START

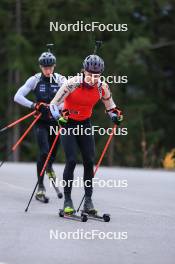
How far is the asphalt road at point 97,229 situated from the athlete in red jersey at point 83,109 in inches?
22.2

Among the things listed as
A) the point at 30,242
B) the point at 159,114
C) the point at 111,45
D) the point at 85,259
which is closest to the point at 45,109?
the point at 30,242

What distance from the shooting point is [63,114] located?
→ 33.0 feet

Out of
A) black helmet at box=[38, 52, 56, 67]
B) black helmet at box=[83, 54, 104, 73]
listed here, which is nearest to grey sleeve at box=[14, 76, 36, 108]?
black helmet at box=[38, 52, 56, 67]

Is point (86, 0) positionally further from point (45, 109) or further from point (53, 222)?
point (53, 222)

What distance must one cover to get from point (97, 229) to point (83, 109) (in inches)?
59.4

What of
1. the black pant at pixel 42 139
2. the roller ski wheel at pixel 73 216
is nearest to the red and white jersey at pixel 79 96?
the roller ski wheel at pixel 73 216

END

> _Task statement_: Print all of the items above word for word, leaving out the pictures.

> _Answer for this exercise_:
How far is the asphalt road at point 97,229 situated from the athlete in red jersey at point 83,109 in inches?
22.2

Among the things listed as
A) the point at 30,242
B) the point at 159,114
C) the point at 111,45
D) the point at 85,259
which is closest to the point at 45,109?
the point at 30,242

What distance from the shooting point is [63,114] located?
→ 33.0 feet

Out of
A) black helmet at box=[38, 52, 56, 67]
B) black helmet at box=[83, 54, 104, 73]
listed here, which is nearest to grey sleeve at box=[14, 76, 36, 108]?
black helmet at box=[38, 52, 56, 67]

Is point (86, 0) positionally further from point (45, 109) or further from point (53, 222)?
point (53, 222)

What distance must one cover to get from point (97, 229) to point (83, 109) (in inches)?
59.4

What of
1. the black pant at pixel 42 139
2. the roller ski wheel at pixel 73 216
is nearest to the red and white jersey at pixel 79 96?
the roller ski wheel at pixel 73 216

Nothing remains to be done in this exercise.